***** Source text

Welcome to TrioMix’s documentation!
TrioMix is a bioinformatics tool to detect intrafamilial contamination, chimerism, uniparental disomy by investigating inheritance patterns of SNPs. TrioMix quantifies the deviation from Mendelian inheritance patterns by using maximum likelihood esstimation (MLE) inferred from the genotypes of parent-offspring trio. TrioMix can be used on both whole-genome sequencing (WGS) of trios or whole-exome sequencing (WES) of trios.
TrioMix can be installed by cloning the github or using the pre-built docker image.
Check out the Usage section for further information, including how to Install the project.
If you use Triomix in your analysis, please cite our work below.
“Estimation of intrafamilial DNA contamination in family trio genome sequencing using Mendelian inconsistencies. Yoon et al., Genome Research (2022)” [link to paper]
Contents
Install
Install
To use TrioMix, first install it using git:
$ git clone https://github.com/cjyoon/triomix.git
To verify installation, you can use the following commands. If everything is setup correctly, the following commands should result in the TrioMix help menu being printed in your terminal.
$ cd triomix
$ python triomix.py -h
Dependencies
TrioMix is written in Python (v3.5 or later) and R. Following Python and R packages are used in TrioMix.
- Python
pysam
pandas
- R
optparse
tidyverse
bbmle
PSCBS
Other dependencies
TrioMix internally uses samtools, Rscript, and gzip. Make sure these are in your $PATH. Otherwise, you can edit the absolute path of each of these in path_config.json.
$ cat path_config.json
{"SAMTOOLS": "/path/to/samtools", # default is 'samtools'
"RSCRIPT": "/path/to/Rscript", # default is 'Rscript'
"GZIP": "/path/to/gzip" # default is 'gzip'
}
Using the docker images
Pre-built docker image with all prerequisites installed is available.

**********
***** Given data

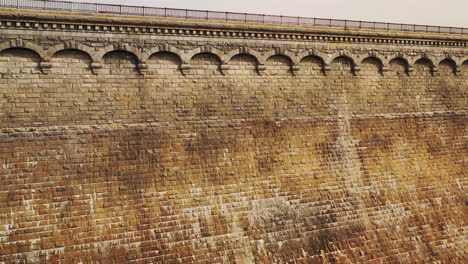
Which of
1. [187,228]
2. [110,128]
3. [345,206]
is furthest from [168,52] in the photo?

**********

## Activities
• a. Do these statements agree with the TrioMix documentation? Answer yes or no for each and quote the words from the documentation that decide it.
(i) TrioMix can be used only on whole-genome sequencing data.
(ii) TrioMix is written in both Python and R.
(iii) In path_config.json, the default value for SAMTOOLS is 'samtools'.
• b. Answer these questions from the TrioMix documentation:
(i) Which command should print the TrioMix help menu?
(ii) Which file can be edited to set the absolute paths of samtools, Rscript, and gzip?
(iii) In which journal was the work to be cited published?
• c. How would you rewrite the paragraph of the TrioMix documentation that begins "TrioMix internally uses samtools" as a short bulleted list that keeps its main facts?

## Exercise responses
• a.
(i) No: "TrioMix can be used on both whole-genome sequencing (WGS) of trios or whole-exome sequencing (WES) of trios."
(ii) Yes: "TrioMix is written in Python (v3.5 or later) and R."
(iii) Yes: "# default is 'samtools'"

• b.
(i) $ python triomix.py -h
(ii) path_config.json
(iii) Genome Research (2022)

• c.
- TrioMix internally uses samtools, Rscript, and gzip.
- These tools should be in your $PATH.
- If they are not, edit the absolute path of each one in path_config.json.